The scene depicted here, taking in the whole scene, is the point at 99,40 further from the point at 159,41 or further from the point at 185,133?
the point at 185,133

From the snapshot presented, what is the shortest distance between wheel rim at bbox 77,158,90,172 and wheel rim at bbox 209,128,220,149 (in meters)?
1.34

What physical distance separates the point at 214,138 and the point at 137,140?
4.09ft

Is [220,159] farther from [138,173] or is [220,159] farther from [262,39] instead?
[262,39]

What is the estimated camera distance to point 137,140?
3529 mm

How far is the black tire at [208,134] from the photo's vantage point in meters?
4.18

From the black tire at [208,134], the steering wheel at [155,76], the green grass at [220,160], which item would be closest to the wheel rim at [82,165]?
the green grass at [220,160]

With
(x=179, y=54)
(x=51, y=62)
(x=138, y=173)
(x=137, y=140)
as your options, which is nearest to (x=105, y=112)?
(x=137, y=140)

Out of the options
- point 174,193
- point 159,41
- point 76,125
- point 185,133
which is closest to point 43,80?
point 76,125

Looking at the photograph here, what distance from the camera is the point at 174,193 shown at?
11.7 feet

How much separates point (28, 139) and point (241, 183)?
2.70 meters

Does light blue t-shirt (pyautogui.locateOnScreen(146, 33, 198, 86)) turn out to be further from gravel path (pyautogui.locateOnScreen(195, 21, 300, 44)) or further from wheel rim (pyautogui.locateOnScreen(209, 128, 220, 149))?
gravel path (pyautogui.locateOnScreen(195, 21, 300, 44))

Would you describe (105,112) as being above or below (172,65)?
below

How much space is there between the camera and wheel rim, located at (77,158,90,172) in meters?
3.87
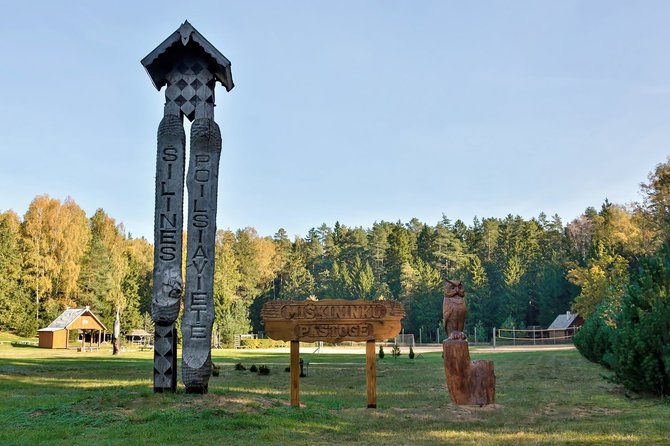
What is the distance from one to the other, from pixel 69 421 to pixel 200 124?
253 inches

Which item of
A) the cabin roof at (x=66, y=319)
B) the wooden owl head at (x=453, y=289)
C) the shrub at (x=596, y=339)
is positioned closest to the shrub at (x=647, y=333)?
the wooden owl head at (x=453, y=289)

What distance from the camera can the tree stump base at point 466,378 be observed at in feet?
44.4

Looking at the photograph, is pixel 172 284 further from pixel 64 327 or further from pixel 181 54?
pixel 64 327

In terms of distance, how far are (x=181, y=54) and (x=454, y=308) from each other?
861 cm

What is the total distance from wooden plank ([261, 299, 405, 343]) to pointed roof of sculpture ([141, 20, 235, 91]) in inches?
212

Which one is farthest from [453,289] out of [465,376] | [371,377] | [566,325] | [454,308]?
[566,325]

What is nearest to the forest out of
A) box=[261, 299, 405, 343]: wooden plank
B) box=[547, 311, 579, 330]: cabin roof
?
box=[547, 311, 579, 330]: cabin roof

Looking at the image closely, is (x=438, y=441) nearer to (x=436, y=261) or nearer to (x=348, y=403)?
(x=348, y=403)

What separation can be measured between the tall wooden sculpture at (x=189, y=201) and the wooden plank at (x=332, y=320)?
57.9 inches

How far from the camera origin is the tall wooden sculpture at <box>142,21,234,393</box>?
1245cm

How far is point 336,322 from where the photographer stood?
1302 cm

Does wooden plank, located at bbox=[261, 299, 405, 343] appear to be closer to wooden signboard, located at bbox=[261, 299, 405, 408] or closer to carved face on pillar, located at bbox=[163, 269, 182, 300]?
wooden signboard, located at bbox=[261, 299, 405, 408]

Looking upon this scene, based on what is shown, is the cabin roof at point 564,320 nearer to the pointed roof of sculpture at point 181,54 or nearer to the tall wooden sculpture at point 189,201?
the tall wooden sculpture at point 189,201

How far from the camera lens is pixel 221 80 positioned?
45.1ft
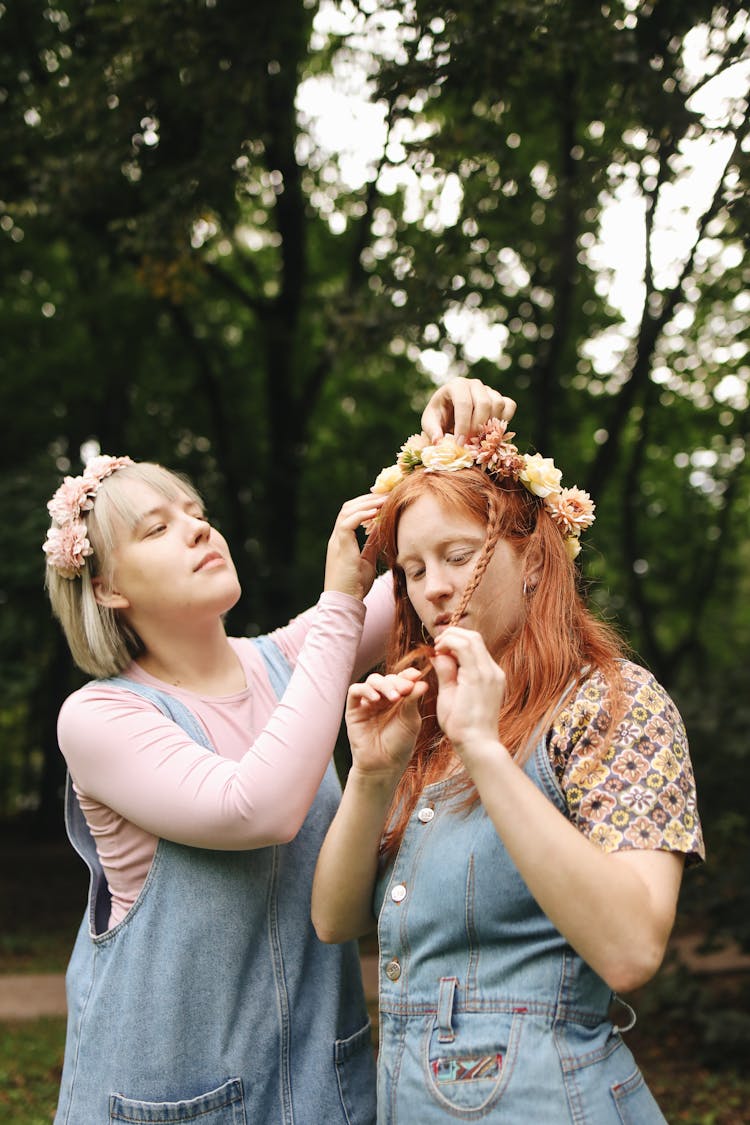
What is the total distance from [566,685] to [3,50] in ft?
31.0

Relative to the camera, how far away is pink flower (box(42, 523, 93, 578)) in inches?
105

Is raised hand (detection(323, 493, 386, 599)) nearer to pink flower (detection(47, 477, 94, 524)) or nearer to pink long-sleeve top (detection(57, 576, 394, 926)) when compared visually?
pink long-sleeve top (detection(57, 576, 394, 926))

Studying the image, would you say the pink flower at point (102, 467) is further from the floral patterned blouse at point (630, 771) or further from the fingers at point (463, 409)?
the floral patterned blouse at point (630, 771)

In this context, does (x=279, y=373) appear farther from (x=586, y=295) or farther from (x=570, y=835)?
(x=570, y=835)

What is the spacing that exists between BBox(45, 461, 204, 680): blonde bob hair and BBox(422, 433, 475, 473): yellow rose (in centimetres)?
76

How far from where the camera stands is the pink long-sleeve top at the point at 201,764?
2219mm

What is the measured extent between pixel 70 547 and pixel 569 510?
1.26 metres

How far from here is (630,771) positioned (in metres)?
1.90

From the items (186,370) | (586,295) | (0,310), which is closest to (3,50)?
(0,310)

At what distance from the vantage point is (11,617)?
1019 cm

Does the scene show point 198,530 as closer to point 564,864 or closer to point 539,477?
point 539,477

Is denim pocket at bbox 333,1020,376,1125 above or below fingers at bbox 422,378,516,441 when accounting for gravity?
below

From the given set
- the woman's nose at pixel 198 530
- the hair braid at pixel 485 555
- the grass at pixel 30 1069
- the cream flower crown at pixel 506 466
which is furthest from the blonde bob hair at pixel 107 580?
the grass at pixel 30 1069

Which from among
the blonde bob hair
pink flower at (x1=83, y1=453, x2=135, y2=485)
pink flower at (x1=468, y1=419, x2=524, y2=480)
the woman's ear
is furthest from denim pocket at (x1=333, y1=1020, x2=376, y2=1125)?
pink flower at (x1=83, y1=453, x2=135, y2=485)
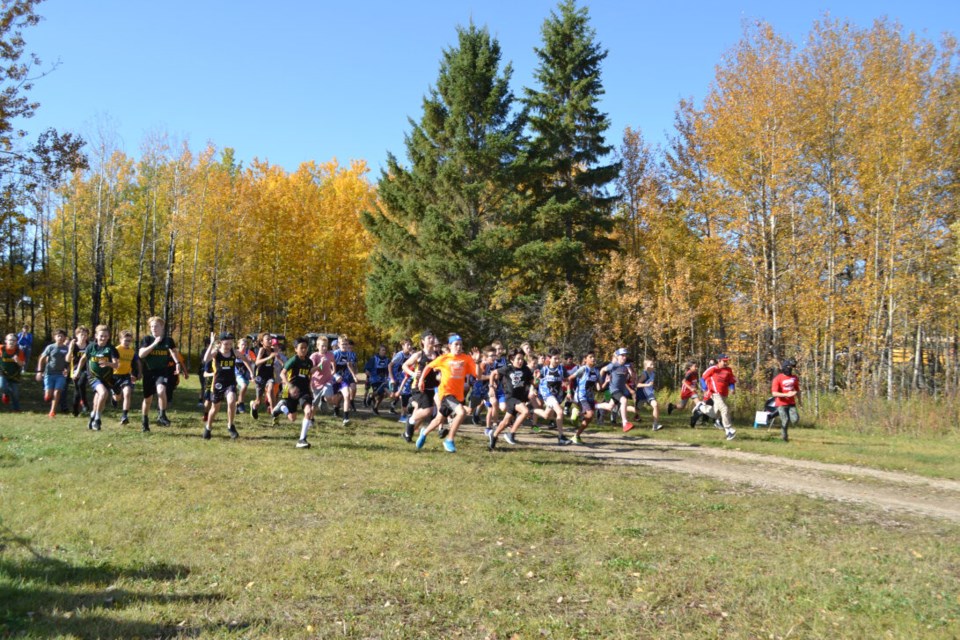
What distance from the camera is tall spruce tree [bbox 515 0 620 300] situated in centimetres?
2819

_Aim of the task_
Copy out each line exactly, without the pictures.

_The result_
The scene depicted here, taking in the whole scene, is the point at 99,40 further from the point at 159,41 or further from the point at 185,133?
the point at 185,133

From the snapshot presented, what is the shortest distance between wheel rim at bbox 77,158,90,172 and wheel rim at bbox 209,128,220,149 (in meters)?
1.34

What physical distance separates the point at 214,138 and the point at 137,140?
4.09ft

Is [220,159] farther from [138,173] or is [220,159] farther from [262,39] instead?
[262,39]

What is the estimated camera distance to point 137,140?
3529 mm

How far is the black tire at [208,134] from the photo's vantage point in meters?
4.18

From the black tire at [208,134], the steering wheel at [155,76], the green grass at [220,160], which item would be closest to the wheel rim at [82,165]?
the green grass at [220,160]

With
(x=179, y=54)
(x=51, y=62)
(x=138, y=173)
(x=137, y=140)
as your options, which is nearest to (x=105, y=112)?
(x=137, y=140)

Out of the options
- point 174,193
- point 159,41
- point 76,125
- point 185,133
which is closest to point 43,80?
point 76,125

Looking at the photograph here, what distance from the camera is the point at 174,193 shown at?
11.7 feet

How much separates point (28, 139) and point (241, 183)?
2.70 meters

Does light blue t-shirt (pyautogui.locateOnScreen(146, 33, 198, 86)) turn out to be further from gravel path (pyautogui.locateOnScreen(195, 21, 300, 44)) or further from wheel rim (pyautogui.locateOnScreen(209, 128, 220, 149))?
gravel path (pyautogui.locateOnScreen(195, 21, 300, 44))

Would you describe (105,112) as being above or below (172,65)?
below

How much space is there between the camera and wheel rim, located at (77,158,90,172) in meters?
3.87
What is the distance from one to the other, from pixel 69 421 to pixel 200 124?
253 inches

Which item of
A) the cabin roof at (x=66, y=319)
B) the wooden owl head at (x=453, y=289)
C) the shrub at (x=596, y=339)
is positioned closest to the shrub at (x=647, y=333)?
the wooden owl head at (x=453, y=289)

What distance from the camera can the tree stump base at point 466,378 be observed at in feet?
44.4

Looking at the photograph, is pixel 172 284 further from pixel 64 327 or further from pixel 181 54?
pixel 64 327

In terms of distance, how far are (x=181, y=54) and (x=454, y=308) from each other?
861 cm

What is the total distance from wooden plank ([261, 299, 405, 343]) to pointed roof of sculpture ([141, 20, 235, 91]) in inches?
212

Which one is farthest from [453,289] out of [465,376] | [371,377] | [566,325] | [454,308]?
[566,325]

What is nearest to the forest out of
A) box=[261, 299, 405, 343]: wooden plank
B) box=[547, 311, 579, 330]: cabin roof
?
box=[547, 311, 579, 330]: cabin roof

Looking at the image closely, is (x=438, y=441) nearer to (x=436, y=261) or nearer to (x=348, y=403)?
(x=348, y=403)

What separation can be measured between the tall wooden sculpture at (x=189, y=201) and the wooden plank at (x=332, y=320)?
57.9 inches

How far from the camera origin is the tall wooden sculpture at <box>142,21,234,393</box>?
1245cm

How far is point 336,322 from where the photographer stood?
1302 cm

Does wooden plank, located at bbox=[261, 299, 405, 343] appear to be closer to wooden signboard, located at bbox=[261, 299, 405, 408] or closer to carved face on pillar, located at bbox=[163, 269, 182, 300]?
wooden signboard, located at bbox=[261, 299, 405, 408]

Looking upon this scene, based on what is shown, is the cabin roof at point 564,320 nearer to the pointed roof of sculpture at point 181,54 or nearer to the tall wooden sculpture at point 189,201?
the tall wooden sculpture at point 189,201

How far from the camera lens is pixel 221 80 positioned?
45.1ft
What is the total distance from [566,685] to [3,50] in ft?
31.0

Relative to the camera, how far away is pink flower (box(42, 523, 93, 578)) in inches?
105

Is raised hand (detection(323, 493, 386, 599)) nearer to pink flower (detection(47, 477, 94, 524)) or nearer to pink long-sleeve top (detection(57, 576, 394, 926)) when compared visually?
pink long-sleeve top (detection(57, 576, 394, 926))

Studying the image, would you say the pink flower at point (102, 467) is further from the floral patterned blouse at point (630, 771) or further from the fingers at point (463, 409)?
the floral patterned blouse at point (630, 771)

In this context, does (x=279, y=373) appear farther from (x=586, y=295) or farther from (x=570, y=835)?
(x=570, y=835)

What is the spacing that exists between BBox(45, 461, 204, 680): blonde bob hair and BBox(422, 433, 475, 473): yellow rose (in centimetres)?
76

How far from where the camera stands is the pink long-sleeve top at the point at 201,764?
2219mm

What is the measured extent between pixel 70 547 and pixel 569 510?
1.26 metres

How far from here is (630,771) positioned (in metres)?
1.90

From the items (186,370) | (586,295) | (0,310), which is closest to (3,50)?
(0,310)

At what distance from the vantage point is (11,617)?
1019 cm

Does the scene show point 198,530 as closer to point 564,864 or closer to point 539,477?
point 539,477

Is denim pocket at bbox 333,1020,376,1125 above or below fingers at bbox 422,378,516,441 when accounting for gravity?
below

From the given set
- the woman's nose at pixel 198 530
- the hair braid at pixel 485 555
- the grass at pixel 30 1069
- the cream flower crown at pixel 506 466
which is furthest from the blonde bob hair at pixel 107 580?
the grass at pixel 30 1069

Which from among
the blonde bob hair
pink flower at (x1=83, y1=453, x2=135, y2=485)
pink flower at (x1=468, y1=419, x2=524, y2=480)
the woman's ear
is furthest from denim pocket at (x1=333, y1=1020, x2=376, y2=1125)?
pink flower at (x1=83, y1=453, x2=135, y2=485)
What distance from the camera is tall spruce tree [bbox 515 0 620 300] situated in centimetres?
2819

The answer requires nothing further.